Abstract: In this talk, we study Perelman's W-entropy functional at finite time singularities of the Ricci flow. We first explain how this entropy can be used in the case of fast-forming singularities (the so-called Type I case) to prove that at any singular point there exists a sequence of rescaled flows that smoothly converges to a self-similar solution of the flow, a so-called gradient shrinking soliton. In the second part of the talk, we discuss a uniqueness result for these limit shrinking solitons.


  • 14:00-15:00 Benjamin Sharp (Imperial College London): Critical 'd-bar' problems in one complex dimension and some remarks on conformally invariant variational problems in two real dimensions

Abstract: We will consider a linear first order system, a connection 'd-bar' problem, on a vector bundle equipped with a connection, over a Riemann surface. We show optimal conditions on the connection forms which allow one to find a holomorphic frame, or in other words to prove the optimal regularity of our solution. The underlying geometric principle, due to Koszul-Malgrange, is classical and well known; it gives necessary and sufficient conditions for a connection to induce a holomorphic structure on a vector bundle over a complex manifold. We will explore the limits of this statement in one complex dimension, when the connection is not smooth and our findings lead to a very short proof of the regularity of harmonic maps in two dimensions as well as re-proving a recent estimate of Lamm and Lin concerning conformally invariant variational problems in two dimensions.

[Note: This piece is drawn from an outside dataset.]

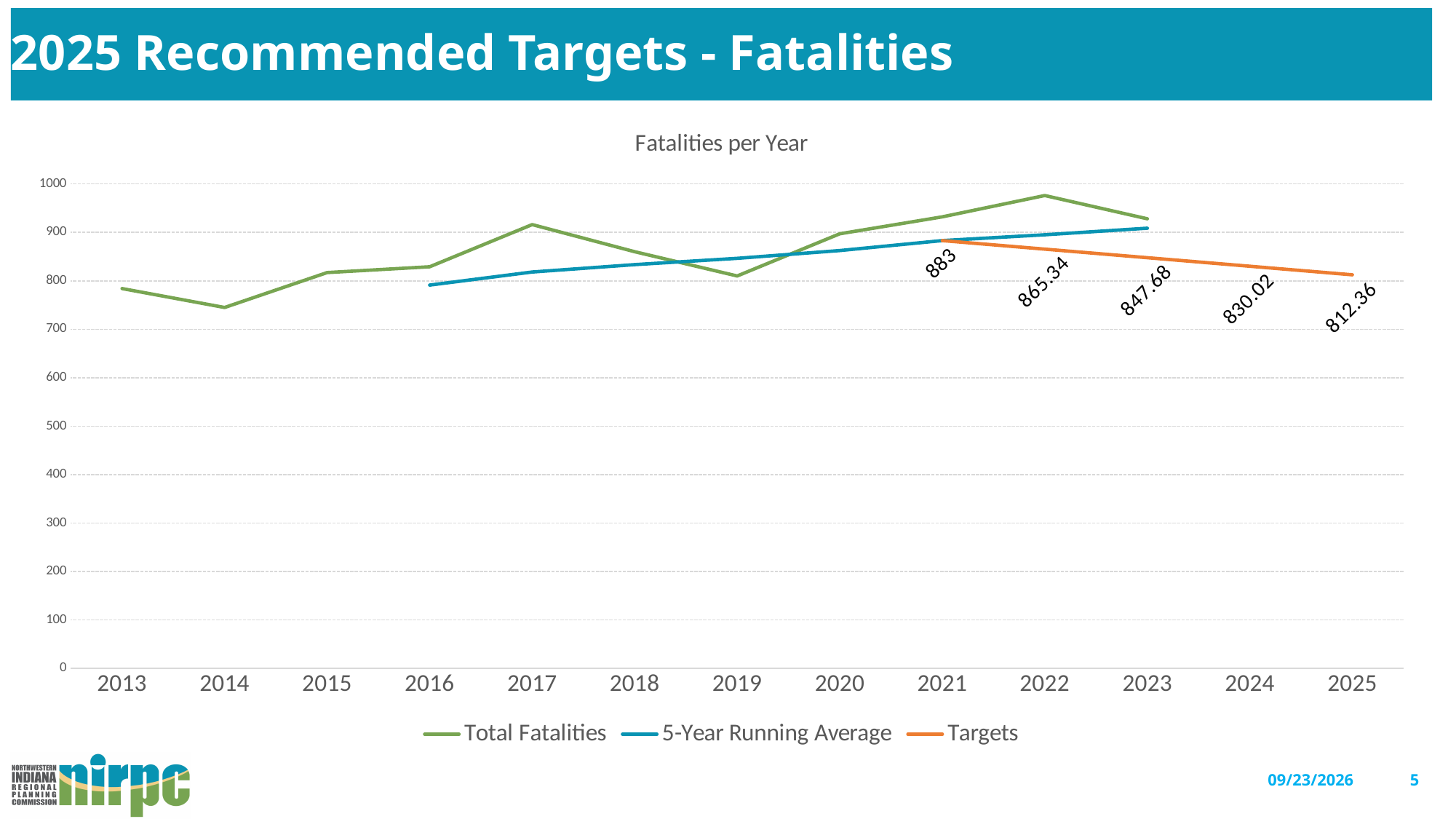
What is the Targets value for 2021? 883 Which is larger, the Targets value for 2022 or for 2024? 2022 (865.34) How many years are shown on the x axis? 13 How many series does the legend list? 3 What is the Targets value for 2025? 812.36 What is the title of the chart? Fatalities per Year What kind of chart is shown on the slide? line chart In which year is Total Fatalities highest? 2022 What is the difference between the Targets value for 2021 and the Targets value for 2025? 70.64 Do the Targets values rise or fall from 2021 to 2025? fall What is the Targets value for 2023? 847.68 Is the Total Fatalities value for 2014 greater or less than 800? less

  • 14:45-15:45 Fernando Coda Marques (IMPA): Minimal surfaces and conformally invariant variational problems

Abstract: In this talk I will explain how to produce the Clifford torus as a min-max minimal surface in the three-sphere, and how to use this to prove the Willmore conjecture (joint work with André Neves).
Then I will explain another application: a sharp energy estimate for links in Euclidean space that had been conjectured by Freedman, He, and Wang (joint work with Ian Agol and A. Neves). I will try to emphasize what both solutions have in common.

  • 16:15-17:15 Peter Hornung (MPI Leipzig): Some remarks about the Willmore functional with an isometry constraint

Abstract: In this talk we present a general approach to study the restriction of the Willmore functional to the class of isometric immersions of a given 2d Riemannian manifold into R^3. Our main focus will be on the derivation of the corresponding constrained Willmore equation.